*AUSGANGSTEXT*.

= = = = =

Wer einen Milchviehbetrieb im Nebenerwerb führt, der kennt den ewigen zeitlichen Kampf von der frühen Stallarbeit zum außerbetrieblichen Job und wieder zurück unter die Kuh, bis man abends k.o. ins Bett fällt.
Für Familie oder Freizeit bleibt da oft kaum mehr Spielraum übrig, denn Zusatzaufgaben rund um das Herdenmanagement und die Außenwirtschaft müssen natürlich auch erledigt werden.
Kein Wunder, dass viele dieser Doppel- bzw. Mehrfachbelastung auf Dauer nicht standhalten und angesichts des zunehmenden wirtschaftlichen Drucks und den bürokratischen Hürden das Handtuch schmeißen oder sich eben für einen Job außerhalb der Landwirtschaft entscheiden.
Für Familie Ramstetter aus dem oberbayerischen Kleinrückstetten bei Teisendorf (Lks. Berchtesgaden) war das Aufgeben keine Option. Zu sehr sind Josef und Martina, ihre Kinder und auch die Altenteiler Stefan und Monika mit der Milchviehhaltung verwurzelt. Doch ihr Anbindestall aus dem Jahre 1986 verlangte Mensch und Tier letztlich zu viel ab. „Arbeitswirtschaftlich war das Harakiri“, sagt der 42-jährige Josef Ramstetter, der den Betrieb mit seiner Familie heute im Nebenerwerb führt und Vollzeit als Landmaschinenhändler tätig ist.
Bereits 2015 fiel im Rahmen eines Besuchs der Rieder Messe der Entschluss, einen neuen Milchviehstall zu bauen oder den alten Stall zu modernisieren und zu erweitern. Ramstetters wurden fündig auf der Suche nach dem geeigneten Stallbaupartner und dem idealen Konzept für ihren Betrieb.

= = = = =

*ERFORDERLICHE SCHRITTE*.
[1] Als was arbeitet Josef Ramstetter laut dem Text über den Milchviehbetrieb in Vollzeit?
[2] Führe den Text über den Milchviehbetrieb nach seinem letzten Satz weiter.
Die Zeilen haben mit dem Text über den Milchviehbetrieb nichts zu tun.

= = = = =

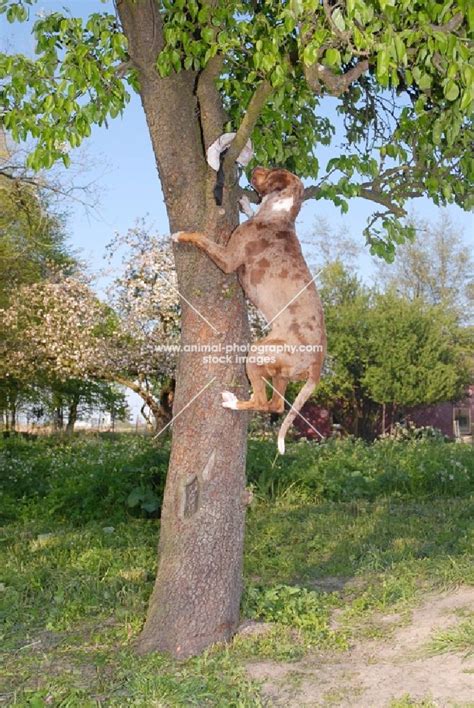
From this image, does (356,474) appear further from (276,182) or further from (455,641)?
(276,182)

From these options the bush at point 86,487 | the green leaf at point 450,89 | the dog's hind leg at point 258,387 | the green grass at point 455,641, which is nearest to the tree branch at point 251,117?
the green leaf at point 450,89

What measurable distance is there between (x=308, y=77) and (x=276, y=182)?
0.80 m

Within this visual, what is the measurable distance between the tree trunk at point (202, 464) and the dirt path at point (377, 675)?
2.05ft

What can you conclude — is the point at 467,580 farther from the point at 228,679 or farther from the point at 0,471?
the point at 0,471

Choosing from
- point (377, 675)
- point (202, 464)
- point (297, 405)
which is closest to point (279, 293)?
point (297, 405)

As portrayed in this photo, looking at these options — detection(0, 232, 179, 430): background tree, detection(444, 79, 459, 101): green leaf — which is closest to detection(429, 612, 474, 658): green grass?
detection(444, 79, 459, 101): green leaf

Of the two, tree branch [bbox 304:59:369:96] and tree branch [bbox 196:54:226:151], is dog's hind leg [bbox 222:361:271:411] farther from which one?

= = = = =

*ERGEBNISSE JE AUFGABE*.
[1] Als Landmaschinenhändler.

[2]
„Wichtig war uns, dass wir quasi alles aus einer Hand bekommen. Wir wollten unbedingt zusätzliche Warteschleifen oder Probleme bei der Abstimmung zwischen den einzelnen Firmen, zum Beispiel aufgrund von Lieferengpässen, vermeiden“, berichtet der Milchviehhalter über seine Erfahrungen.
Zudem seien folgende Aspekte für das Konzept des neuen Stalls entscheidend gewesen:
- Erhalt des Altgebäudes und Nutzung der alten Futterachse bzw. des Futtertisches.
- Kostengünstige Erweiterung des Stalls, indem die alte Stallfasade auf der Westseite geöffnet wurde, um mehr Licht und Luft in den Stall zu bekommen.
- Beachtung der Gebäudestatik – Der Dachstuhl des Anbaus sollte sich selbst tragen.
- Nach wie vor sollte eine Fütterung vom Heuboden über Deckenlucken möglich sein.
- Direkter Zugang vom Haus aus in den Stall, damit die Tierkontrolle etc. auch nachts oder bei schlechtem Wetter stets sichergestellt ist.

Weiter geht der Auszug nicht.